→ PROVIDED TEXT
########

Multicolour electroluminescent display device

Abstract

 A multicolour electroluminescent display device uses a layer (22) of material, e.g. ZnS:Mn, of which the brightness/ voltage characteristic exhibits hysteresis, and a second layer (18) of material, e.g. ZnS:Cu,Al, without hysteresis and with a different emission spectrum. An alternating voltage is applied across the layers and, initially, is divided such that the voltage across each layer is insufficient to excite either layer into emission. A voltage pulse is momentarily applied so as to excite the layer 22 into emission. After removal of the voltage pulse, the operating point of the layer 22 is such that the alternating voltage divides so as to excite, as required, either or both layers. In accordance with the value of the voltage pulse, any colour mixture of the colours emitted by the two layers can be displayed. The voltage pulse can be supplied by an X-Y arrangement of electrodes (14, 26) or by an electron or light beam. The invention can be extended to three or more layers of electroluminescent material.

Description

[0001] This invention relates to a multicolour electroluminescent display device.

[0002] Electroluminescent materials of which the applied voltage/brightness characteristics exhibit hysteresis are known-but have not been employed in a multicolour display. The particular property of the materials is that after having been excited to emission by a given voltage, a lesser voltage is required to maintain the emission.

[0003] It is clearly advantageous to provide a display device capable of providing a range of colours and it is to the aim of providing such a device that this invention is directed.

[0004] A particular advantage of using an electroluminescent material with hysteresis, is that there is no need to remember the state to which the display or a particular element of the display is excited. This eliminates the extensive storage facilities otherwise required.

[0005] According to the invention, a multicolour electroluminescent display device comprises two superimposed layers of electroluminescent material and means for applying an alternating voltage across the layers, characterised in that the electroluminescent material of one layer has an applied voltage/brightness characteristic exhibiting hysteresis whereas the material of the other layer has not such a characteristic, the materials of. the respective layers have different emission spectra, the alternating voltage is insufficient to initiate emission from the layers, and in that there is provided a means for selectively and momentarily increasing the voltage across the one layer whereby the first layer is excited into emission, the arrangement being such that after removal of the increase in voltage the alternating voltage is divided so that selectively either or both layers are excited into emission.

[0006] In a preferred embodiment of the invention a first layer of ZnS:Mn, which has hysteresis characteristics, is superimposed on a second layer of ZnS:Cu,Al, which has an approximately linear applied voltage/brightness characteristic. The layers are separated by a suitable dielectric and an alternating voltage is supplied across the layers of such value in relation to the thickness of the layers that it divides into voltages across the respective layers which are insufficient to excite either layer into emission. The voltage across the first layer is then increased so as to drive the layer into emission. The operating point of the first layer moves along one of the hysteresis curves and, when the increase in voltage is removed, falls back along the upper section of the hysteresis loop to a position where the alternating voltage is now divided across the two layers such that, in accordance with the colour required, only on layer or each layer is . emitting. By appropriate choice of the increase in voltage the different layers can be caused to emit with different intensities, thereby providing a range of colours.

########

→ INFORMATION GIVEN
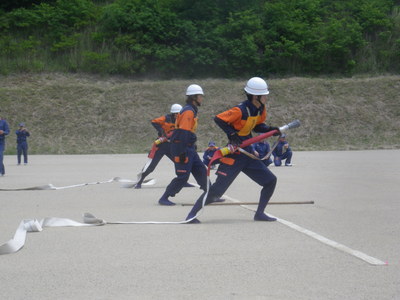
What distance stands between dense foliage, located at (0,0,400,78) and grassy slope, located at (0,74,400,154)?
1705mm

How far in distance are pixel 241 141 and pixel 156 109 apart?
102ft

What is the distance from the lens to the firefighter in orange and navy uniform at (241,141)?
322 inches

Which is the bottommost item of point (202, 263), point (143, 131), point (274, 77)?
point (143, 131)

########

→ EXERCISES
1. Give every reference numeral that appears in parentheses in the abstract of the electroluminescent display text, and say what each one labels.
2. Reproduce the electroluminescent display text word for word, from "[0003] It is clearly" up to and including "invention is directed.".
3. Take the electroluminescent display text further, starting after its last sentence.

→ RESPONSES FOR EACH TASK
1.
- 22: the layer of material whose brightness/voltage characteristic exhibits hysteresis, e.g. ZnS:Mn
- 18: the second layer of material without hysteresis and with a different emission spectrum, e.g. ZnS:Cu,Al
- 14 and 26: the X-Y arrangement of electrodes that can supply the voltage pulse

2.
[0003] It is clearly advantageous to provide a display device capable of providing a range of colours and it is to the aim of providing such a device that this invention is directed.

3.
[0007] The invention will be further explained, by way of example, with reference to the drawings, in which:

Figure 1 shows the brightness/applied voltage characteristic of ZnS:Mn;

Figure 2 shows the emission spectrum of ZnS:Mn;

Figure 3 shows the brightness/applied voltage characteristic of ZnS:Cu,Al;

Figure 4 shows the emission spectrum of ZnS:Cu,Al;

Figure 5 is a Kelly chart with the chromaticity parameters of certain preferred materials marked;

Figure 6 shows one embodiment of the invention, and

Figures 7 and 8 show another embodiment of the invention.

[0008] The colour mixture effect in accordance with the invention will be described first, after.which the sustaining AC voltage and addressing techniques to achieve embodiments with multicolour and memory will be described.

[0009] The emission spectrum of one electroluminescent material ZnS:Mn, (film EL₁) as shown in Figure 2 can be represented by the chromaticity parameter (x = 0.598, y = 0.402) which point is in the orange colour zone of the Kelly chart of Figure 5. A reference for the Kelly chart of Figure 5, is Proceedings of the Society for Information Display, Vol. 16, No. 1, First Quarter 1975, pp. 21-29. The emission spectrum of another electroluminescent material, ZnS:Cu,Al, (film' EL₂) as shown in Figure 4 can be represented by chromaticity parameters (x = .189, y = .556) which point is in the green colour zone of the Kelly chart of Figure 3. By combining the light emission spectra of these two materials there are colours obtained along the straight dashed line connecting the two indicated points for ZnS:Cu,Al and ZnS:Mn respectively. Thus, the resultant colours vary in the range orange, orange yellow, yellow, greenish yellow, yellow green, yellowish green to green.

[0010] The operation of a display device of this invention will be described with reference to Figure 1 and Figure 3. The EL₁-film has a threshold voltage V_T, an extinction voltage V_ex and a set of B-V hysteresis curves as shown in Figure.l. The EL₂-film has a threshold voltage V_T2 and has a steep B-V curve saturating at B_S as shown in Figure 3. The threshold voltages are functions of EL-film thicknesses. In operation, a sustaining voltage V_S = V₁ ⁺ V₂ is applied to the device where V₁ is the voltage on El₁ and V₂ on EL₂. At these voltages V₁ ^< V_T1, and ^V₂ ^< V_T2, so neither of the EL layers produces light emission. As the voltage is increased by a switching increment ΔV_S, this increment is initially shared by the two EL layers. Due to this voltage increment, the EL₁ layer is excited to an "on" state at B₁ on the hysteresis curve and is maintained in a low impedance state having more current passing through it even when ΔV_S is removed.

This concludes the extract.